2) AWS has conceived a solution architecture that confers two unique benefits. One, the AWS OUTPOST and AWS LOCAL ZONE architecture allows Amazon to reach directly into customers’ facilities, and run its services on locally-hosted hardware and infrastructure. This on-premise design addresses media firms’ persistent latency-phobia, and transforms Amazon from an anonymous data-center provider into a trusted provider of managed services. Two, the hybrid architecture simultaneously exposes key, live assets to the cloud, and in particular, to Amazon’s repository of cloud-hosted ML services.
3) Amazon is in a position to offer Machine Learning services that presently have few competitors in the video solutions industry. For a media landscape grappling with economic pressure, low margins, and increasingly complex consumption habits, ML has the potential to allow firms to automate workflows, monitor the network, commission content, measure consumption, advertise, and market more cost-effectively and intelligently than ever before. These applications are currently only accessible from the cloud.
Given the FOX deal’s magnitude, and the novelty of the AWS solution, what does Amazon’s newfound video-technology prowess mean for the wider competitive landscape? The firm’s movement into managed services is rife with conflicts of interest, and is also likely to open a new front in the battle for Video Processing spend.
AWS sells services to 3rd party video technology vendors and broadcasters alike. Absent any change in Amazon’s operating structure or strategy, vendors will find themselves competing against their data center provider, while broadcasters will have to bid for premium sports rights against Amazon itself. It is too soon to tell whether these conflicts will discourage future business; to date, the Netflixs of the world have shown little objection to leveraging AWS infrastructure while competing against Prime Video.

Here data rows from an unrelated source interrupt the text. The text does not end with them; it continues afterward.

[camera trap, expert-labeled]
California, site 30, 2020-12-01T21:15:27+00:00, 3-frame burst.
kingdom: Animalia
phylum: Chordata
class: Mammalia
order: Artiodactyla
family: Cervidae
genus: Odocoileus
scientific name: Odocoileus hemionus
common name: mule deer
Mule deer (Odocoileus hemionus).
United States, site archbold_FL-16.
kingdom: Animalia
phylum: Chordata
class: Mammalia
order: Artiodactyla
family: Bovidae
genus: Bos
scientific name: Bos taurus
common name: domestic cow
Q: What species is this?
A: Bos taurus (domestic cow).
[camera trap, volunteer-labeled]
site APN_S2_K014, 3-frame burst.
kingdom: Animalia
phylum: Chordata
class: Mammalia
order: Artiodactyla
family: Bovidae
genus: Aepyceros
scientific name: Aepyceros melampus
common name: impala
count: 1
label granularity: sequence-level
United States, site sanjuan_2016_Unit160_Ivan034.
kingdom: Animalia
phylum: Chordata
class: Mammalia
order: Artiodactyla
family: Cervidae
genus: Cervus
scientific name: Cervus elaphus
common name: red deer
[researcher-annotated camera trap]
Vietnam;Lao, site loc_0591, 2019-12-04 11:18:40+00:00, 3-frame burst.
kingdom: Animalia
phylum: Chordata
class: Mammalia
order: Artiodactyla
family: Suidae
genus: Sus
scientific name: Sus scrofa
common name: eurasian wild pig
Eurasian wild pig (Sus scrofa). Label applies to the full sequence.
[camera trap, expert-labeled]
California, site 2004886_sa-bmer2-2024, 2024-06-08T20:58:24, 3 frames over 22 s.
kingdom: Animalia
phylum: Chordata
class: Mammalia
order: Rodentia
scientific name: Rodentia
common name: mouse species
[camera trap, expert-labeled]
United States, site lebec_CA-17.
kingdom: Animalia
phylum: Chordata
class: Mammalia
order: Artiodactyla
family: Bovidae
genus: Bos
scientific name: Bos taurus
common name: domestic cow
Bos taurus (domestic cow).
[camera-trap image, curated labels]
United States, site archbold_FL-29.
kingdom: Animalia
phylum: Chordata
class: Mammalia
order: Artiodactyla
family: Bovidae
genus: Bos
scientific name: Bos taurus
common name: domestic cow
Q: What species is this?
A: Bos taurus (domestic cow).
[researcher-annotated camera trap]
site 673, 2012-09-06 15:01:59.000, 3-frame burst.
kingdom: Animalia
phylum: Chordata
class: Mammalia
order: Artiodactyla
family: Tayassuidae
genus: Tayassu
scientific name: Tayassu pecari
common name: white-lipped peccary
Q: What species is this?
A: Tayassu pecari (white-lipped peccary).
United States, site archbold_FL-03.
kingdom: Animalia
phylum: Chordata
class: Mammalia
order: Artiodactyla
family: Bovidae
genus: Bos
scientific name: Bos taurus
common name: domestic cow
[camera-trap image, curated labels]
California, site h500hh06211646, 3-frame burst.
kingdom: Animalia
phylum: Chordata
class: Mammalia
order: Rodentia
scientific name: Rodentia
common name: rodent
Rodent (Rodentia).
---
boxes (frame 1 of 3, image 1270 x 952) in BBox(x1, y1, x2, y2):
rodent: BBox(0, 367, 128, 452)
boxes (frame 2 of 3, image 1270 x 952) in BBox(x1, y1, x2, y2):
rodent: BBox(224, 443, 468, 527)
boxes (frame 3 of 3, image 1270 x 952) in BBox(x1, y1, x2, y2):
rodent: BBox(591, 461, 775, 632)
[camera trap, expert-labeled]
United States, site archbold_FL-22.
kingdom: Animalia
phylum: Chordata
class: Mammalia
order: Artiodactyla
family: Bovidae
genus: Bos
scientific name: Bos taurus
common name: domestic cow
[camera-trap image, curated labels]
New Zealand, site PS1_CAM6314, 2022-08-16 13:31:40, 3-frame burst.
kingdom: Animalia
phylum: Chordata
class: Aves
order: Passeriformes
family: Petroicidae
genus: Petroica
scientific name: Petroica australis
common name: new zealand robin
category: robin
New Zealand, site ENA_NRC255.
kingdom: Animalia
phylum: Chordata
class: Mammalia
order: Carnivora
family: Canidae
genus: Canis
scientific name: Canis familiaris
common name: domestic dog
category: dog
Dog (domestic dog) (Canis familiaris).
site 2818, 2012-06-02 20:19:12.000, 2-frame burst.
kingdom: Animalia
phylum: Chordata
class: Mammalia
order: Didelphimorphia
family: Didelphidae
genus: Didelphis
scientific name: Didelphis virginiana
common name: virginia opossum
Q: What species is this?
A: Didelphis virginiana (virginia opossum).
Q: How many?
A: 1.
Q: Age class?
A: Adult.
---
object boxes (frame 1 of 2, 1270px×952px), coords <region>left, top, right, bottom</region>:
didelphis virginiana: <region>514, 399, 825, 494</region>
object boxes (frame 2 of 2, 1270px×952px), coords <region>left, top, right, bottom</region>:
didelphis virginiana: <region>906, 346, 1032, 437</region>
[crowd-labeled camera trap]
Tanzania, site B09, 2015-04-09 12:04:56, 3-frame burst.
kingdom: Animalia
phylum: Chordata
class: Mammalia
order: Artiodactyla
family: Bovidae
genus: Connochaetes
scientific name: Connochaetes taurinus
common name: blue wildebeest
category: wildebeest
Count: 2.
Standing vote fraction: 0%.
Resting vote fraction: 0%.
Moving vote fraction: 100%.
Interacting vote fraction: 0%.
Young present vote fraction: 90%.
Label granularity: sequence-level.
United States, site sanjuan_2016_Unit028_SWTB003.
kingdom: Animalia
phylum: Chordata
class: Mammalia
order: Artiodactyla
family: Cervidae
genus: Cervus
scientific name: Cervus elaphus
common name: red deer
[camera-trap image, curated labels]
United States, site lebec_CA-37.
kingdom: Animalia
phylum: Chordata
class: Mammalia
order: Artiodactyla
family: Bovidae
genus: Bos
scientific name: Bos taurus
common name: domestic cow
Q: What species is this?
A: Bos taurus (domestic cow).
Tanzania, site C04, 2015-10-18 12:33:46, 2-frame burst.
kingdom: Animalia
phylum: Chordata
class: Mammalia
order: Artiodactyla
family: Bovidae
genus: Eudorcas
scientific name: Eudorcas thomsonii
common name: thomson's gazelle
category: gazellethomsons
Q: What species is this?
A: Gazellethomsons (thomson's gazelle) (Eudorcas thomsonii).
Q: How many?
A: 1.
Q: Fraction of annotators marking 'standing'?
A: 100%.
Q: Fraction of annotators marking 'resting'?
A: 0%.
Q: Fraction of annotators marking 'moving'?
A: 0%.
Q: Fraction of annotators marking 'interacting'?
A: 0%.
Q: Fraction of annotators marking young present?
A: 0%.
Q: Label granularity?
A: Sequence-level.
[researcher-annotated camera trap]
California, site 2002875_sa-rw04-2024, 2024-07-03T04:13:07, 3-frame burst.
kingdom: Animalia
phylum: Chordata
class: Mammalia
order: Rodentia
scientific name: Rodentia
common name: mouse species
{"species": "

What is clear is that rival vendors will have difficulty matching AWS’ end-to-end video technology ambitions, and that many channel networks and broadcasters are likely to follow in FOX’s hybrid-cloud footsteps.
We believe that on-premises solutions’ share of the video processing market will reduce from 20.9% in 2019 to 17.2% in 2023 while solutions based in the public cloud will increase from 50.0% in 2019 to 57.4% in 2023. It is this share of the market that will disproportionally feed the bottom line of cloud providers that are refashioning themselves as video specialists.
Hybrid and private cloud deployments will make up the rest of the market; hybrid-cloud’s revenue share will decrease from 18.5% in 2019 to 17.3% in 2023, while private cloud’s revenue share will decrease from 10.6% in 2019 to 8.1% in 2023. For hybrid this is due to many seeing this deployment as a steppingstone to full cloud deployment and for private cloud its contraction will come at the expense of increasingly reliable public cloud infrastructure.
As a result, we anticipate the continuing unification of workflows to crystalize around the challenges posed by higher resolutions, continuing economic pressures and by the emerging importance of data workflows and their reliance on ML platforms.